Activity 1:
Answer these questions about the autograd thread:
(a) What does the poster say is returned after setting allow_unused = True?
(b) Which error appears when grad_outputs is removed while calling autograd with lin.parameters()?
(c) According to the reply, what is wrong with the variable passed as the first argument in the original call?
Activity 2:
Does each statement agree with the autograd thread? Answer yes or no, quoting the deciding words.
(a) The poster has mostly relied on loss.backward().
(b) The nn.Linear layer in the second case is created with a bias.
(c) The reply's fixed call passes f1 instead of f.

Passage shown:
»»

How does autograd(f,model.parameters(),grad_outputs) work?

Hi, I am new to the autograd() as I have mostly been dependent on loss.backward().

x = torch.tensor([1.0,2.0],requires_grad = True)
W = torch.tensor([[1.0,1.0],[1.5,1.2]],requires_grad = True)
f1 = W@x
print(torch.autograd.grad(f,W,grad_outputs = torch.tensor([1.,1.])))
throws an error “One of the differentiated Tensors appears to not have been used in the graph. Set allow_unused=True if this is the desired behavior.” Puting allow_unused = True, returns None.

Now, if I do this -
lin = nn.Linear(2,2,bias = False)
lin.weight = nn.Parameter(W)
f = lin(x)
print(torch.autograd.grad(f,lin.parameters(),grad_outputs = torch.tensor([1.,1.])))
I get the correct output [[1.,2.],
[1.,2.]]

So, my first question is what changes in the two cases?
I initially thought that may be in the second case, the calculation is broken down to something like this -

x = torch.tensor([1.0,2.0],requires_grad = True)
W = torch.tensor([[1.0,1.0],[1.5,1.2]])
for i in range(W.shape[0]):
temp_W = W[0].T
temp_W.requires_grad = True
autograd.grad(x,temp_W)
but here, we don’t even need the grad_outputs. However, if I remove grad_outputs while calling autograd with lin.parameters(), it shows error “grad can be implicitly created only for scalar outputs”.

Can someone please explain what am I missing?

You are using print(torch.autograd.grad(f,W,grad_outputs = torch.tensor([1.,1.]))) where f is undefined:

x = torch.tensor([1.0,2.0],requires_grad = True)
W = torch.tensor([[1.0,1.0],[1.5,1.2]],requires_grad = True)
f1 = W@x
print(torch.autograd.grad(f,W,grad_outputs = torch.tensor([1.,1.])))
# NameError: name 'f' is not defined

Fixing it shows a valid gradient:

x = torch.tensor([1.0,2.0],requires_grad = True)
W = torch.tensor([[1.0,1.0],[1.5,1.2]],requires_grad = True)
f1 = W@x
print(torch.autograd.grad(f1, W,grad_outputs = torch.tensor([1.,1.])))
# (tensor([[1., 2.],
#         [1., 2.]]),)

««

Items from a dataset:
»»

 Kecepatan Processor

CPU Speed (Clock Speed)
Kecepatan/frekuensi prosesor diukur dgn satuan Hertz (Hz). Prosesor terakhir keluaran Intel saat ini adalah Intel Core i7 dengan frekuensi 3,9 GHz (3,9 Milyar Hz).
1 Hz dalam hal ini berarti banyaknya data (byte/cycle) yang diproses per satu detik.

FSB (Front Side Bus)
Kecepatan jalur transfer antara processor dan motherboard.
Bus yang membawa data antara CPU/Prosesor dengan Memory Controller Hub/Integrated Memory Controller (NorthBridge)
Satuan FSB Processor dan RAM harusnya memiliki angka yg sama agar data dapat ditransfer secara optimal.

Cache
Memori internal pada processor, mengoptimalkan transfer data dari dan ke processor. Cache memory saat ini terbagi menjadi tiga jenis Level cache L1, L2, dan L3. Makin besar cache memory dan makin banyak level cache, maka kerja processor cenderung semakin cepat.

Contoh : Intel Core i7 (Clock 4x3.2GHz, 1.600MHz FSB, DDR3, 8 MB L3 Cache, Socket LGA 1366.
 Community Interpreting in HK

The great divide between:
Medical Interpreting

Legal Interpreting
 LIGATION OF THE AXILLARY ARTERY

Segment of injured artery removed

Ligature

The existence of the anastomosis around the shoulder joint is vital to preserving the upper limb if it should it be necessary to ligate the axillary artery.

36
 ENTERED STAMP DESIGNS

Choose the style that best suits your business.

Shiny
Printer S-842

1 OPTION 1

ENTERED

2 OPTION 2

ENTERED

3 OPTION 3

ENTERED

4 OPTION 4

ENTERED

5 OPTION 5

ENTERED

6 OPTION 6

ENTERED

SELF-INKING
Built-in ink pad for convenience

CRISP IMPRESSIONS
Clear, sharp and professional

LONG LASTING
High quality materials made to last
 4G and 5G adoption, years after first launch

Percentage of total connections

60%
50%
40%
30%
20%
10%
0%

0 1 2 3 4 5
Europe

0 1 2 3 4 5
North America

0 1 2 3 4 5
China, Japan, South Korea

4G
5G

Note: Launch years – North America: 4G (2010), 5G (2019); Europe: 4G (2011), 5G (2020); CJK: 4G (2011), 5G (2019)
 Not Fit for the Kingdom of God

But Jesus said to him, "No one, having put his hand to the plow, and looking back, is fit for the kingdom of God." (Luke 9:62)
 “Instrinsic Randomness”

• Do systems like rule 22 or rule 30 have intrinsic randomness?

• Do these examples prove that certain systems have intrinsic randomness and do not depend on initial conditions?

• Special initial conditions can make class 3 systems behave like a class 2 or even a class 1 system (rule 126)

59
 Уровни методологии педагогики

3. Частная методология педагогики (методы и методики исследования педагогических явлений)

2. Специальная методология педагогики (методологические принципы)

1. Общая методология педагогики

««

Your response 1:
(a) None.
(b) "grad can be implicitly created only for scalar outputs".
(c) f is undefined, which raises "NameError: name 'f' is not defined".

Your response 2:
(a) Yes: "I have mostly been dependent on loss.backward()".
(b) No: "lin = nn.Linear(2,2,bias = False)".
(c) Yes: "print(torch.autograd.grad(f1, W,grad_outputs = torch.tensor([1.,1.])))".